◆ What is expected ◆
Write what follows the last sentence of the mailing-list message below about the btrfs zstd commit, continuing in the same quoted style.

◆ Extract ◆
All of lore.kernel.org
 help / color / mirror / Atom feed
From: Nick Terrell <terrelln@fb.com>
To: lkp@lists.01.org
Subject: Re: 5c1aab1dd5 ("btrfs: Add zstd support"): BUG: kernel hang in early-boot stage, last printk: Booting the kernel.
Date: Tue, 29 Aug 2017 23:06:16 +0000	[thread overview]
Message-ID: <0271FBD7-803B-4147-B4CF-459D6C89EB8D@fb.com> (raw)
In-Reply-To: <59a4e199.wyCxZm/7Ay1mDqgZ%fengguang.wu@intel.com>

[-- Attachment #1: Type: text/plain, Size: 10739 bytes --]

On 8/28/17, 8:39 PM, "kernel test robot" <fengguang.wu@intel.com> wrote:
> Greetings,
> 
> 0day kernel testing robot got the below dmesg and the first bad commit is
> 
> https://git.kernel.org/pub/scm/linux/kernel/git/next/linux-next.git master
> 
> commit 5c1aab1dd5445ed8bdcdbb575abc1b0d7ee5b2e7
> Author:     Nick Terrell <terrelln@fb.com>
> AuthorDate: Wed Aug 9 19:39:02 2017 -0700
> Commit:     Chris Mason <clm@fb.com>
> CommitDate: Tue Aug 15 09:02:09 2017 -0700
> 
>     btrfs: Add zstd support
>     
>     Add zstd compression and decompression support to BtrFS. zstd at its
>     fastest level compresses almost as well as zlib, while offering much
>     faster compression and decompression, approaching lzo speeds.
>     
>     I benchmarked btrfs with zstd compression against no compression, lzo
>     compression, and zlib compression. I benchmarked two scenarios. Copying
>     a set of files to btrfs, and then reading the files. Copying a tarball
>     to btrfs, extracting it to btrfs, and then reading the extracted files.
>     After every operation, I call `sync` and include the sync time.
>     Between every pair of operations I unmount and remount the filesystem
>     to avoid caching. The benchmark files can be found in the upstream
>     zstd source repository under
>     `contrib/linux-kernel/{btrfs-benchmark.sh,btrfs-extract-benchmark.sh}`
>     [1] [2].

◆ Material provided ◆
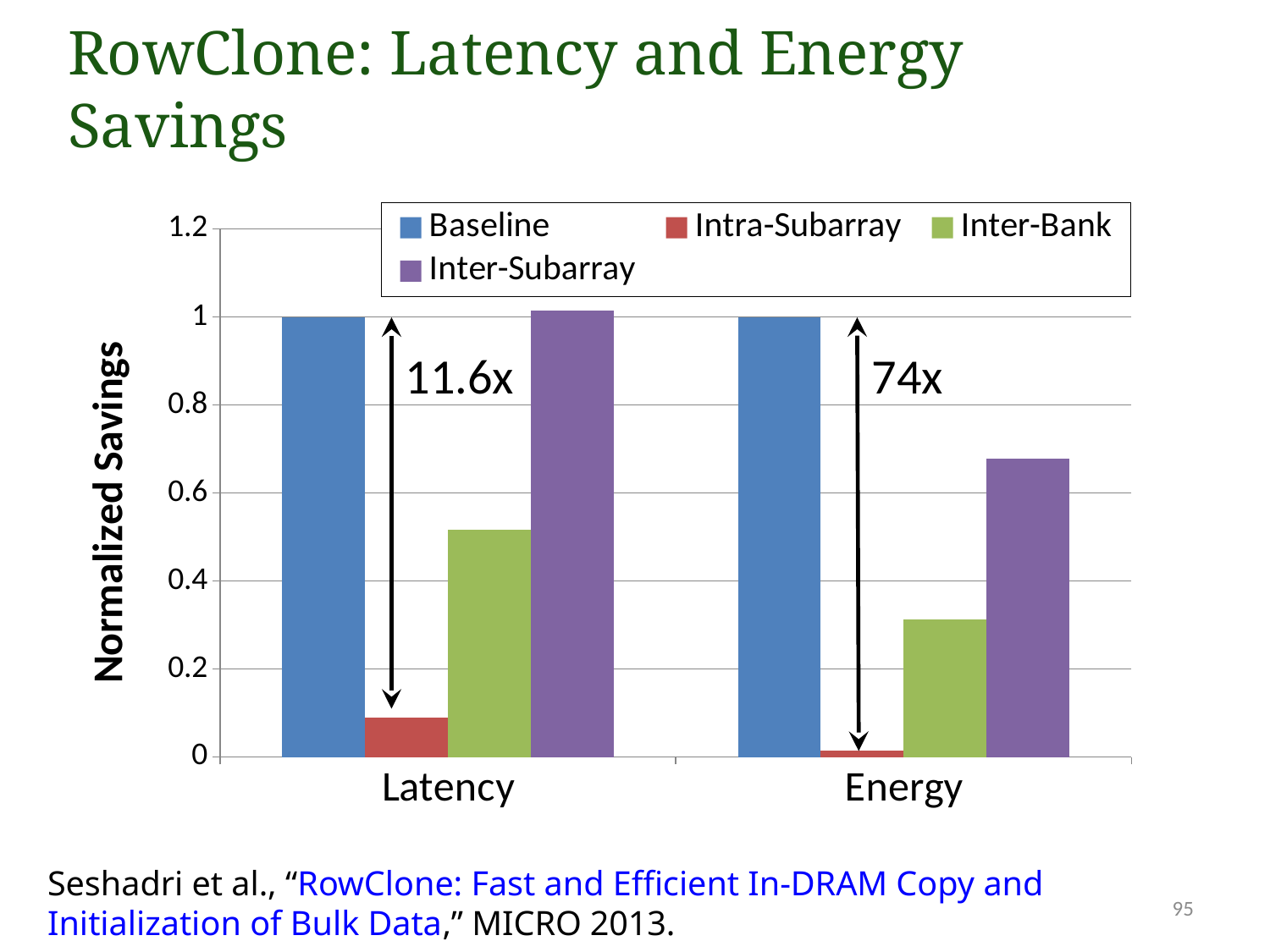
How many series does the legend list? 4 Is the Inter-Subarray value for Energy greater or less than 0.6? greater What is the Baseline value for Energy? 1 How many categories are shown on the x axis? 2 Is the Inter-Bank value for Energy greater or less than 0.4? less What kind of chart is shown on the slide? bar chart What is the Baseline value for Latency? 1 What is the title of the y axis? Normalized Savings Is the Inter-Bank value for Latency greater or less than 0.4? greater Which series has the lowest value for Energy? Intra-Subarray Which is larger, the Inter-Bank value for Latency or the Inter-Bank value for Energy? Latency Which series has the highest value for Energy? Baseline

◆ Written answer ◆
>     
>     I ran the benchmarks on a Ubuntu 14.04 VM with 2 cores and 4 GiB of RAM.
>     The VM is running on a MacBook Pro with a 3.1 GHz Intel Core i7 processor,
>     16 GB of RAM, and a SSD.
>     
>     The first compression benchmark is copying 10 copies of the unzipped
>     Silesia corpus [3] into a BtrFS filesystem mounted with
>     `-o compress-force=Method`. The decompression benchmark times how long
>     it takes to `tar` all 10 copies into `/dev/null`. The compression ratio is
>     measured by comparing the output of `df` and `du`. See the benchmark file
>     [1] for details. I benchmarked multiple zstd compression levels, although
>     the patch uses zstd level 1.
>     
>     | Method  | Ratio | Compression MB/s | Decompression speed |
>     |---------|-------|------------------|---------------------|
>     | None    |  0.99 |              504 |                 686 |
>     | lzo     |  1.66 |              398 |                 442 |
>     | zlib    |  2.58 |               65 |                 241 |
>     | zstd 1  |  2.57 |              260 |                 383 |
>     | zstd 3  |  2.71 |              174 |                 408 |
>     | zstd 6  |  2.87 |               70 |                 398 |
>     | zstd 9  |  2.92 |               43 |                 406 |
>     | zstd 12 |  2.93 |               21 |                 408 |
>     | zstd 15 |  3.01 |               11 |                 354 |
>     
>     The next benchmark first copies `linux-4.11.6.tar` [4] to btrfs. Then it
>     measures the compression ratio, extracts the tar, and deletes the tar.
>     Then it measures the compression ratio again, and `tar`s the extracted
>     files into `/dev/null`. See the benchmark file [2] for details.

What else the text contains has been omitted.